Cose da Babilonia 1

 

 

baghdad

Siamo a Baghdad da tre giorni e non abbiamo più dubbi: le società che rinascono dopo la guerra sono le più assurde e pericolose ma anche le più energetiche. 

Perchè in quel misto di dust&dark, di polvere e buio assoluto, camminando alle dieci di sera nella Zona Rossa, non molto lontano dall'hotel Palestine, dove nel 2003 i colleghi documentavano la guerra godendosi i bombardamenti dal quindicesimo piano, ci si sente impastati di destino e volontà, in una specie disfacimento creativo da viaggiatori masochisti. 

Cosi puoi trovarti con i pantaloni di seta impigliati nel filo spinato del ceck point dopo una cena con un quasi ministro sulle rive del Tigri, mentre le auto ti strombazzano alle spalle e l'uomo della sicurezza che te le deve guardare sta amabilmente discutendo di bamja e divisioni settarie camminando in avanti.
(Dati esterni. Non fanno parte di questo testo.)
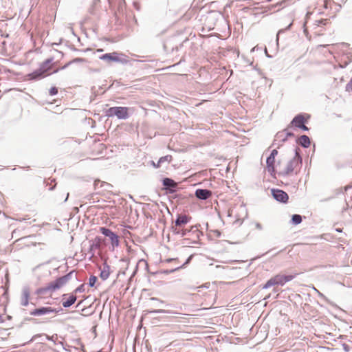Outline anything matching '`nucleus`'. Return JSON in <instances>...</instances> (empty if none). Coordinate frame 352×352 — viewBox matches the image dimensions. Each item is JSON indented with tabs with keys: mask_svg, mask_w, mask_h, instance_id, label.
<instances>
[{
	"mask_svg": "<svg viewBox=\"0 0 352 352\" xmlns=\"http://www.w3.org/2000/svg\"><path fill=\"white\" fill-rule=\"evenodd\" d=\"M76 278V273L75 271H71L65 276L58 278L54 281L49 283L46 286L38 288L36 291V294L39 296L47 294L49 292H53L59 289L64 286L73 277Z\"/></svg>",
	"mask_w": 352,
	"mask_h": 352,
	"instance_id": "f257e3e1",
	"label": "nucleus"
},
{
	"mask_svg": "<svg viewBox=\"0 0 352 352\" xmlns=\"http://www.w3.org/2000/svg\"><path fill=\"white\" fill-rule=\"evenodd\" d=\"M301 164L302 157L299 153L298 148H296L295 155L287 162L285 167L280 168L278 175L282 176L297 175L300 169Z\"/></svg>",
	"mask_w": 352,
	"mask_h": 352,
	"instance_id": "f03ea898",
	"label": "nucleus"
},
{
	"mask_svg": "<svg viewBox=\"0 0 352 352\" xmlns=\"http://www.w3.org/2000/svg\"><path fill=\"white\" fill-rule=\"evenodd\" d=\"M53 60V58H49L43 61L40 65L38 69L28 75L29 80H38L51 74L52 72H50V71L52 69V63Z\"/></svg>",
	"mask_w": 352,
	"mask_h": 352,
	"instance_id": "7ed1b4c3",
	"label": "nucleus"
},
{
	"mask_svg": "<svg viewBox=\"0 0 352 352\" xmlns=\"http://www.w3.org/2000/svg\"><path fill=\"white\" fill-rule=\"evenodd\" d=\"M129 108L125 107H114L106 111L108 117L116 116L118 119H127L129 118Z\"/></svg>",
	"mask_w": 352,
	"mask_h": 352,
	"instance_id": "20e7f679",
	"label": "nucleus"
},
{
	"mask_svg": "<svg viewBox=\"0 0 352 352\" xmlns=\"http://www.w3.org/2000/svg\"><path fill=\"white\" fill-rule=\"evenodd\" d=\"M173 232H174V234L180 235L181 236H184L186 235H190V236L192 235L197 239H199V236L201 235H203V233L197 228V227L196 226H192L190 228V229H189V230L185 229L184 227H183V228L177 229L176 230H173Z\"/></svg>",
	"mask_w": 352,
	"mask_h": 352,
	"instance_id": "39448f33",
	"label": "nucleus"
},
{
	"mask_svg": "<svg viewBox=\"0 0 352 352\" xmlns=\"http://www.w3.org/2000/svg\"><path fill=\"white\" fill-rule=\"evenodd\" d=\"M177 263V265L175 267H173L170 269H166V270L161 269L159 270V273L168 274H170V273H173V272L177 271V270L182 268L183 266V265H179V261L177 258H168V259H165L164 261H161V264L162 266L165 263Z\"/></svg>",
	"mask_w": 352,
	"mask_h": 352,
	"instance_id": "423d86ee",
	"label": "nucleus"
},
{
	"mask_svg": "<svg viewBox=\"0 0 352 352\" xmlns=\"http://www.w3.org/2000/svg\"><path fill=\"white\" fill-rule=\"evenodd\" d=\"M190 219L191 217L186 214H178L177 219L175 221V226H172V230H176L177 229L184 227L185 225H186Z\"/></svg>",
	"mask_w": 352,
	"mask_h": 352,
	"instance_id": "0eeeda50",
	"label": "nucleus"
},
{
	"mask_svg": "<svg viewBox=\"0 0 352 352\" xmlns=\"http://www.w3.org/2000/svg\"><path fill=\"white\" fill-rule=\"evenodd\" d=\"M271 192L273 197L279 202L287 203L289 199L287 193L282 190L272 188Z\"/></svg>",
	"mask_w": 352,
	"mask_h": 352,
	"instance_id": "6e6552de",
	"label": "nucleus"
},
{
	"mask_svg": "<svg viewBox=\"0 0 352 352\" xmlns=\"http://www.w3.org/2000/svg\"><path fill=\"white\" fill-rule=\"evenodd\" d=\"M58 310L51 307H43L38 309H35L30 312L31 316H41L49 314H57Z\"/></svg>",
	"mask_w": 352,
	"mask_h": 352,
	"instance_id": "1a4fd4ad",
	"label": "nucleus"
},
{
	"mask_svg": "<svg viewBox=\"0 0 352 352\" xmlns=\"http://www.w3.org/2000/svg\"><path fill=\"white\" fill-rule=\"evenodd\" d=\"M100 59L103 60L108 63L111 62L123 63L124 60L120 58L119 54L117 52L104 54L100 56Z\"/></svg>",
	"mask_w": 352,
	"mask_h": 352,
	"instance_id": "9d476101",
	"label": "nucleus"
Tu sei lì con la pancia piena, dopo avere apprezzato il pesce del luogo, arrostito sul fuoco da una decina di ragazzotti, in un ristorante che ha l'aspetto della mensa della protezione civile dell'Aquila dopo il terremoto, visto che gli avventori vengono stipati in una serie di container attaccati l'uno all'altro. 

La cena potrebbe anche essere gradevole se quel pesce  tondo, grasso, delizioso, nel suo gigantismo non ti facesse ripensare ai corpi enfiati e purulenti di Falluja, dopo l'attacco americano al fosforo bianco. Non molto lontano dal ristorante, sulle rive del Tigri, i ratti fanno festa dei resti del pesce, a ridosso dei murales che recintano i grandi alberghi, tra edifici incorniciati da una selva di fili elettrici, quinte teatrali di quartieri zoppi, devastati al punto giusto per non riuscire a mettere in piedi un altro spettacolo. 

Non solo i pesci, ma anche i topi del Tigri sono enormi. Qualcuno ha già spirato l'anima al suo dio minore di fronte ai murales dipinti in grigio con le glorie della Mesopotamia, il ventre squarciato dalla zampata di un gatto. 

Gli uomini ridono troppo, si arrabbiano troppo, si eccitano troppo. Le donne non sorridono, ma non perché qualcuno abbia insegnato loro che è meglio fare così. Non sorridono perchè non ne hanno più  motivo. Un paio ce lo dicono candidamente: non riesco a sentire più nulla, non mi importa di nulla. Per contro, i ventenni hanno accumulato tutte le energie rimaste in mezzo lustro di conflitti. "Non ho memoria della mia infanza, non ho fotografie - dice Taher - non so chi ero". Ma sa chi è adesso. Studia cinematografia e vuole fare un film in cui parla del  nulla che precede il suo sopravvivere qui. Il punto debole sono i soldi  per farlo, il governo latitante sui bisogni collettivi, le divisione settarie, il terrorismo. Taher viene da Sadr City, enclave sunnita di Baghdad. Il quartiere dei perdenti e dei resistenti, dipende dai punti di vista. E' orgoglioso di appartenere al clan dei Kweish ma non riesce ad accettare che gli rimanga solo l'orgoglio di essere iracheno, un giovane iracheno di Baghdad. 

In questo luogo, dove resta quel che resta di giardini e palme che supponi fossero meravigliosi e tutto è ricoperto da uno strato di polvere e sabbia che non nasconde la corruzione imperante, hai la percezione chiara che Baghdad non sia più una città. 

Baghdad è una morta vivente, uno zombie edilizio a cui si attaccano pezzi di vite umane nate e sopravvissute qui. Gli unici rimasti a farle il filo sono avanzi di galera stranieri in cerca di una seconda opportunità. Per il resto, è un buco nero che grida vendetta e vuole ottenerla ad ogni costo.